In the part that opens with the line containing "How far from where" and runs through the end of the records, change "underwater vegetation" to "underwater plants" and leave everything else as it stands. Give back only those lines.

^^^^^^^^^^^^^^^^

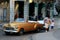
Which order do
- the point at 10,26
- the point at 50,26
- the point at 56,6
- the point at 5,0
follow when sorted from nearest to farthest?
the point at 10,26 < the point at 50,26 < the point at 56,6 < the point at 5,0

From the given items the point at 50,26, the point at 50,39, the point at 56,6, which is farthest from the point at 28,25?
the point at 56,6

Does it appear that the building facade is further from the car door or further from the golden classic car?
the golden classic car

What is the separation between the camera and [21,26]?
20.8 m

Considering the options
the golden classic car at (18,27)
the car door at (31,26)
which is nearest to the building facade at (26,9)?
the car door at (31,26)

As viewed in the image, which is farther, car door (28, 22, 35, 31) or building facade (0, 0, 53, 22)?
building facade (0, 0, 53, 22)

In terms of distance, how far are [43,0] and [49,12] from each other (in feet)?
6.92

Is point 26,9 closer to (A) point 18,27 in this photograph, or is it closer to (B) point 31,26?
(B) point 31,26

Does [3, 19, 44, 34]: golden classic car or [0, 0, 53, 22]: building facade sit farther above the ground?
[0, 0, 53, 22]: building facade

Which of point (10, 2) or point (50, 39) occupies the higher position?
point (10, 2)

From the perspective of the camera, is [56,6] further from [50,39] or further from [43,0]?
[50,39]

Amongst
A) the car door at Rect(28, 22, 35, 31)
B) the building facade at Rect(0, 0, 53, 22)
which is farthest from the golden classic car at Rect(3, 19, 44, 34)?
the building facade at Rect(0, 0, 53, 22)

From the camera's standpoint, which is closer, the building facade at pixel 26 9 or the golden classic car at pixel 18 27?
the golden classic car at pixel 18 27

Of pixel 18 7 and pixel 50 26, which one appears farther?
pixel 18 7

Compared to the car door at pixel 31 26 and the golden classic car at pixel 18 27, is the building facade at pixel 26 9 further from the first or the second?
the golden classic car at pixel 18 27
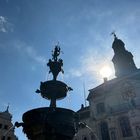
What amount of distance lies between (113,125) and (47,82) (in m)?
24.3

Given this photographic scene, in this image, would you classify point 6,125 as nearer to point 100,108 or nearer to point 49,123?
point 100,108

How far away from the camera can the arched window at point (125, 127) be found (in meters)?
28.6

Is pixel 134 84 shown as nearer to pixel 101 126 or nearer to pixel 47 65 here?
pixel 101 126

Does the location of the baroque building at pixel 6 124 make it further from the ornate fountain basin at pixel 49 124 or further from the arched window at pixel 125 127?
the ornate fountain basin at pixel 49 124

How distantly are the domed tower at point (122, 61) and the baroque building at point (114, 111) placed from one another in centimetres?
28

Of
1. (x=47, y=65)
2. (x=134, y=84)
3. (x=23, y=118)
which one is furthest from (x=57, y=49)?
(x=134, y=84)

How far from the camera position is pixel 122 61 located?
40188 millimetres

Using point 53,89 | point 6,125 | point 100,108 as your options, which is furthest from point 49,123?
point 6,125

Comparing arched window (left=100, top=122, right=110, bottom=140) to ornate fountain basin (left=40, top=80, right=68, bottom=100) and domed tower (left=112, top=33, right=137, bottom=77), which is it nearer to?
domed tower (left=112, top=33, right=137, bottom=77)

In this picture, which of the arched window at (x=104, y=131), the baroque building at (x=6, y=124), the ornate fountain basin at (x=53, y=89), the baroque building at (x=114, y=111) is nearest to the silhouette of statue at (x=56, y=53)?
the ornate fountain basin at (x=53, y=89)

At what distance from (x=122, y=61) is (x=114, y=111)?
41.6ft

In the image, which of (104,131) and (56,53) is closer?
(56,53)

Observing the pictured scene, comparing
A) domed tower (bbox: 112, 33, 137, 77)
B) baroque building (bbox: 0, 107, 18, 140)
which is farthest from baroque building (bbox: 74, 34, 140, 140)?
baroque building (bbox: 0, 107, 18, 140)

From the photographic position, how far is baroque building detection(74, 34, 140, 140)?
95.3 feet
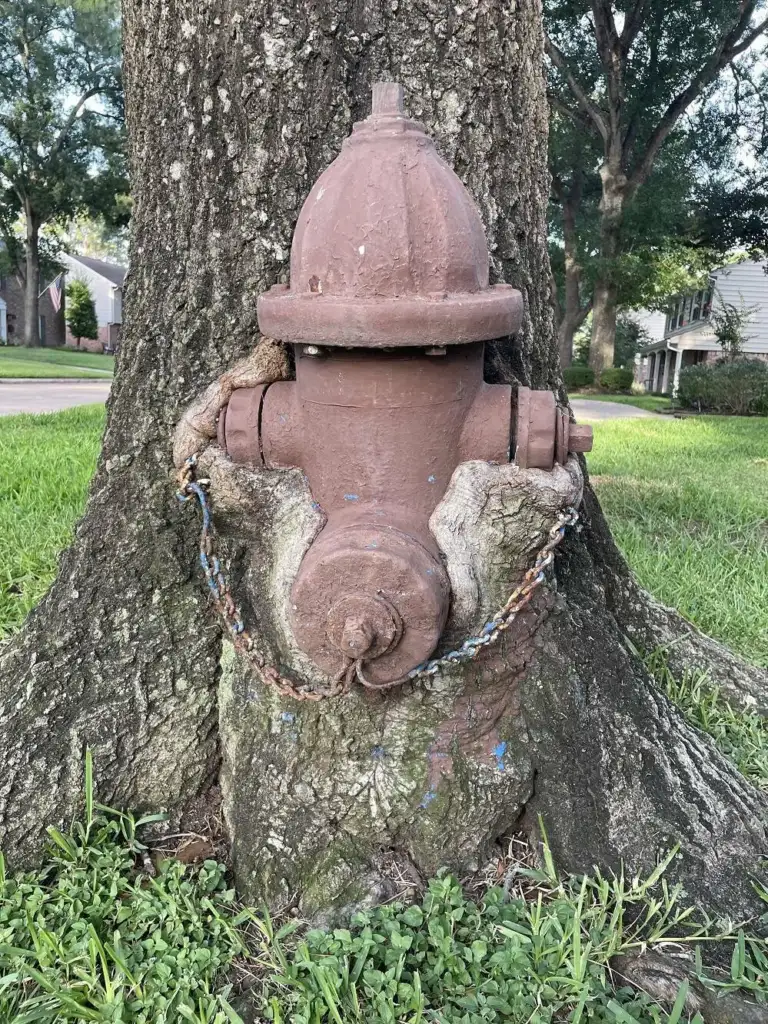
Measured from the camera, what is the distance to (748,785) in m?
2.11

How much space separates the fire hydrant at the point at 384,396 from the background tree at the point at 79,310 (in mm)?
43930

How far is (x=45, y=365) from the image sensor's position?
73.8 feet

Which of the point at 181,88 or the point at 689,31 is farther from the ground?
the point at 689,31

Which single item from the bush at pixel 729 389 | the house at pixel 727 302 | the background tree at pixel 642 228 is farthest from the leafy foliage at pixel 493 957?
the house at pixel 727 302

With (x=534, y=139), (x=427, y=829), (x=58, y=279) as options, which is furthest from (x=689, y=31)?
(x=58, y=279)

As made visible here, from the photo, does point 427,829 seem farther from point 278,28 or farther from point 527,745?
point 278,28

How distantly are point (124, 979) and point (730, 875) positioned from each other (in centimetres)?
133

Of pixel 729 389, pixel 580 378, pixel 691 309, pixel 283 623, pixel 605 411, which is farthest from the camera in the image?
pixel 691 309

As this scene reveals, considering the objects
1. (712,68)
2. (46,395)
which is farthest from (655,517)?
(712,68)

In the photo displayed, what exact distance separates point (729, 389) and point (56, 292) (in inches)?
1496

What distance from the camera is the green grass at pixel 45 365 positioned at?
18.4 metres

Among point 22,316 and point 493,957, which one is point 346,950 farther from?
point 22,316

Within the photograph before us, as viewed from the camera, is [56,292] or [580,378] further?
[56,292]

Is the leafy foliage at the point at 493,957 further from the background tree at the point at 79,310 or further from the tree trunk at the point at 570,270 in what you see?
the background tree at the point at 79,310
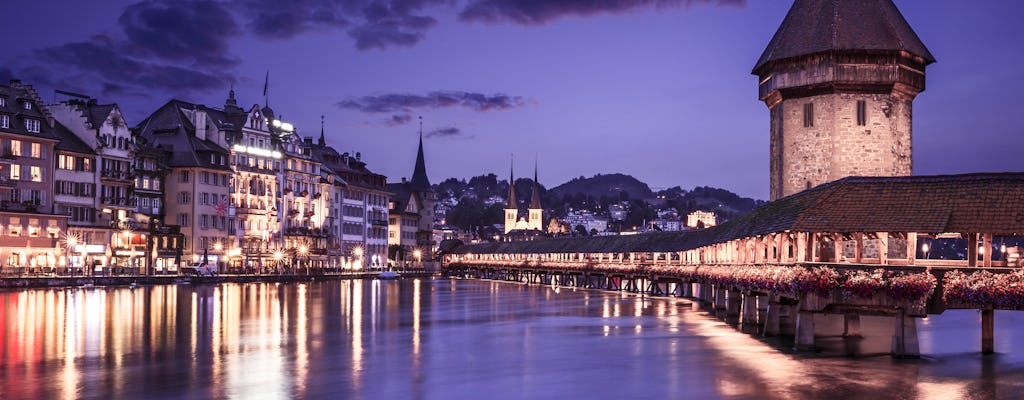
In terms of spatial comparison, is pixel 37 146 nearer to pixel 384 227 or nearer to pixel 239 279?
pixel 239 279

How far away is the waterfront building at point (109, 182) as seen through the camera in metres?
110

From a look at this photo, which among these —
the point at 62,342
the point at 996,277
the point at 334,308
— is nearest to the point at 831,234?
the point at 996,277

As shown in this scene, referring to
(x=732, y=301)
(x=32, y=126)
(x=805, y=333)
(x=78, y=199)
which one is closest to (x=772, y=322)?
(x=805, y=333)

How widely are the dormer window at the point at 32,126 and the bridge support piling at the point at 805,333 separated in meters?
82.9

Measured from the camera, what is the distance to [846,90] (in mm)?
63938

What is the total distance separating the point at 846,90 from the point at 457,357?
35565mm

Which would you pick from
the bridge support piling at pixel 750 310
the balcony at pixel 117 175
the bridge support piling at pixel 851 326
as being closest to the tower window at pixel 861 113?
the bridge support piling at pixel 750 310

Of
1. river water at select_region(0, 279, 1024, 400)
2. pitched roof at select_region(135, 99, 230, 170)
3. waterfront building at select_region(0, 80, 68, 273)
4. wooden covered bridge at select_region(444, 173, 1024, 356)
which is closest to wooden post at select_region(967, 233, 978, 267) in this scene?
wooden covered bridge at select_region(444, 173, 1024, 356)

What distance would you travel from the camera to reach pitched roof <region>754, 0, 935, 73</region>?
64.0 m

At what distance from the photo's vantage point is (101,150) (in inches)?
4345

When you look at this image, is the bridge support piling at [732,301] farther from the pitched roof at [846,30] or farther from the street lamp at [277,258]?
the street lamp at [277,258]

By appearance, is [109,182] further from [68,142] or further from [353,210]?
[353,210]

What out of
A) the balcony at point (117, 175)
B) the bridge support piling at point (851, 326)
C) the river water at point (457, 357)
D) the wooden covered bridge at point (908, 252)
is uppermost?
the balcony at point (117, 175)

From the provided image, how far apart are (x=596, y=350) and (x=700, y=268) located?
29858 mm
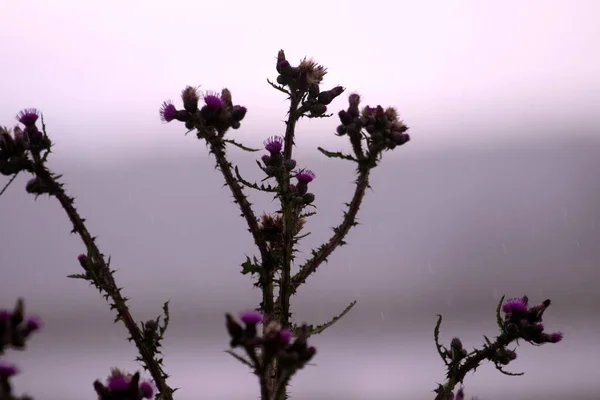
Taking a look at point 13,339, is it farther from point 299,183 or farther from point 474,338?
point 474,338

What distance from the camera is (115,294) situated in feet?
3.97

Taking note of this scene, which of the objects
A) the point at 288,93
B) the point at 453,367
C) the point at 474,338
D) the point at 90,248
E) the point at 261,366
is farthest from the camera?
the point at 474,338

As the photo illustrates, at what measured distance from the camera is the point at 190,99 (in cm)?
129

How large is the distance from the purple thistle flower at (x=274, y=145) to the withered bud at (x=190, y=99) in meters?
0.16

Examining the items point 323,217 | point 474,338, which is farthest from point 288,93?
point 323,217

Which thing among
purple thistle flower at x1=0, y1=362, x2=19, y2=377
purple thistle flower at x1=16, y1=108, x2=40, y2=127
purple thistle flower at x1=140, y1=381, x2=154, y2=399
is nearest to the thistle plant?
purple thistle flower at x1=16, y1=108, x2=40, y2=127

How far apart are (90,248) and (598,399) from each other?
4467 mm

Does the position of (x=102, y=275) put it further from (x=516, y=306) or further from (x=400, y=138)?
(x=516, y=306)

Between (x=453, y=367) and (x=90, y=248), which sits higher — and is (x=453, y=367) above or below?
below

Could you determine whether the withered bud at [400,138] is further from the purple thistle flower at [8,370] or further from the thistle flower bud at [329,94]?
the purple thistle flower at [8,370]

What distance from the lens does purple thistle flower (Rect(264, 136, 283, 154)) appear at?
1356 mm

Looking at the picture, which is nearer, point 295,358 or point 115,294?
point 295,358

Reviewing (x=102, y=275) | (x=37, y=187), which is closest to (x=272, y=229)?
(x=102, y=275)

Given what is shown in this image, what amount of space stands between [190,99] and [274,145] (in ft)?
0.63
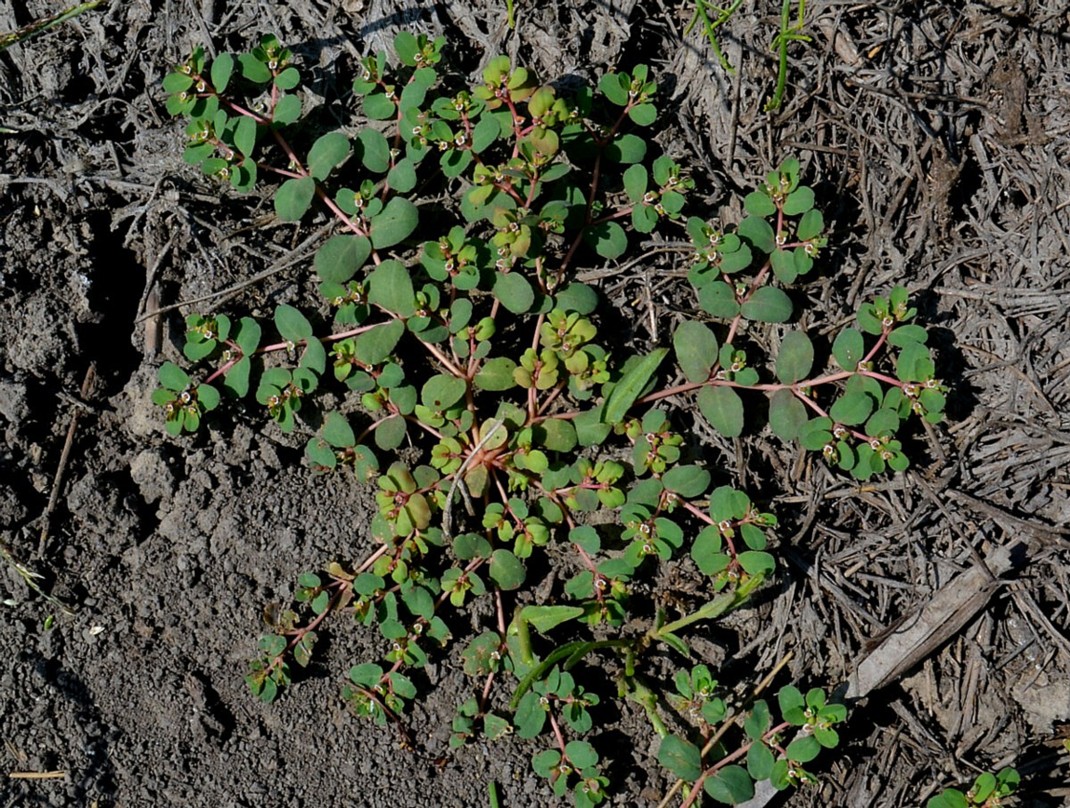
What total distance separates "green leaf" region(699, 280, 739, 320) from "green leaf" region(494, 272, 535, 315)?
0.55 meters

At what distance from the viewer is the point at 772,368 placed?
3225 millimetres

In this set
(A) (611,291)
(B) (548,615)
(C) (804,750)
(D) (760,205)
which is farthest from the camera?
(A) (611,291)

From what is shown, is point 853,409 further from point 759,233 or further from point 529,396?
point 529,396

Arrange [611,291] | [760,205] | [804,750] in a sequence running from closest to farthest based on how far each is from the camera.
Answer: [804,750]
[760,205]
[611,291]

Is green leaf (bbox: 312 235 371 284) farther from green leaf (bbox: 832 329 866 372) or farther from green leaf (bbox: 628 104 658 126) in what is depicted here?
green leaf (bbox: 832 329 866 372)

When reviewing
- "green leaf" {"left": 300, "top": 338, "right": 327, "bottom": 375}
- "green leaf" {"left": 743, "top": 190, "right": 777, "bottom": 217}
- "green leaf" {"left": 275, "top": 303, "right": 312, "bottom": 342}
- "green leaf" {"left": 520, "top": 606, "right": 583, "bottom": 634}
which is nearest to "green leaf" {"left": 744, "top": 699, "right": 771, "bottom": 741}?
"green leaf" {"left": 520, "top": 606, "right": 583, "bottom": 634}

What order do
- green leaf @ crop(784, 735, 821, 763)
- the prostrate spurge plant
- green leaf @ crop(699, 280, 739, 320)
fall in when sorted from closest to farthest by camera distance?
1. green leaf @ crop(784, 735, 821, 763)
2. the prostrate spurge plant
3. green leaf @ crop(699, 280, 739, 320)

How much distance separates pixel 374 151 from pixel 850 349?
163 centimetres

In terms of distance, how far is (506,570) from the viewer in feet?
9.89

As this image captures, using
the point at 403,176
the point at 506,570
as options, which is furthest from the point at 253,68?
the point at 506,570

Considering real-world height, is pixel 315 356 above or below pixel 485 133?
below

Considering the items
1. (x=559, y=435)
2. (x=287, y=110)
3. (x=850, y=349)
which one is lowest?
(x=559, y=435)

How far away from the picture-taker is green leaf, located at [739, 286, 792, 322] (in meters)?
3.05

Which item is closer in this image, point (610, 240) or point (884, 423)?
point (884, 423)
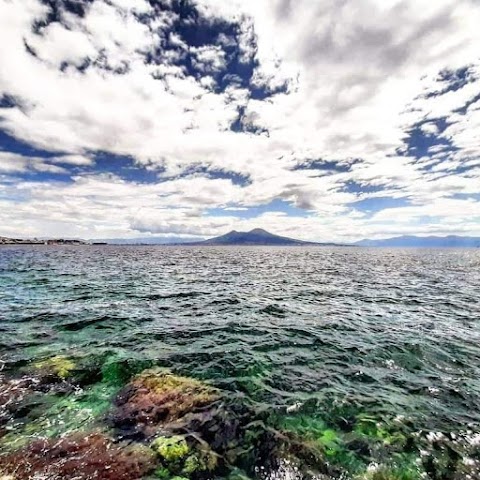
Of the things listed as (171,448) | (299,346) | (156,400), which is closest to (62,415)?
(156,400)

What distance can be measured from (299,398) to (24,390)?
11050 millimetres

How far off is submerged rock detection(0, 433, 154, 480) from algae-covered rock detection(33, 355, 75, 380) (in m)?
4.99

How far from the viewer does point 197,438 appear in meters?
9.74

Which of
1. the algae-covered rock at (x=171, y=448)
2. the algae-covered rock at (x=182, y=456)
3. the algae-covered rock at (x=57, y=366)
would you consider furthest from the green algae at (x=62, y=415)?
the algae-covered rock at (x=182, y=456)

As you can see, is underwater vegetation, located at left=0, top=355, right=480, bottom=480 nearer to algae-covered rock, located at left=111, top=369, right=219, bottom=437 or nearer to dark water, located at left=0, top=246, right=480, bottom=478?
algae-covered rock, located at left=111, top=369, right=219, bottom=437

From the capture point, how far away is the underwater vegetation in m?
8.54

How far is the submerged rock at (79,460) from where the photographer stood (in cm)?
811

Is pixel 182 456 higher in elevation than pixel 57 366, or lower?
lower

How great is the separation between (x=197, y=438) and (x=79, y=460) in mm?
3331

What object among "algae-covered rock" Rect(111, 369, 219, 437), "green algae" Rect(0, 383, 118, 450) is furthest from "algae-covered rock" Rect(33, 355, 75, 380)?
"algae-covered rock" Rect(111, 369, 219, 437)

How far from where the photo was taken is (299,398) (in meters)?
12.4

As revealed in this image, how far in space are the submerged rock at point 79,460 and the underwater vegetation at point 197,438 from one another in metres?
0.03

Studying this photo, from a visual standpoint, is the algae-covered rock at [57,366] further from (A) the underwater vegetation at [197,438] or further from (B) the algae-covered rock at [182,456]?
(B) the algae-covered rock at [182,456]

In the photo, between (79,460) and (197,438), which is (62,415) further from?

^^^^^^^^^^^^^^^^

◆ EXERCISE SOLUTION ◆
How far from where the photo was taken is (299,398) (in meters)?
12.4

As revealed in this image, how far in space are the submerged rock at point 79,460 and the underwater plants at point 197,438 from one another in metres?
0.03

Studying this photo, from a visual standpoint, is the algae-covered rock at [57,366] further from (A) the underwater plants at [197,438] or further from (B) the algae-covered rock at [182,456]?
(B) the algae-covered rock at [182,456]

In the photo, between (79,460) and (197,438), which is (62,415) further from?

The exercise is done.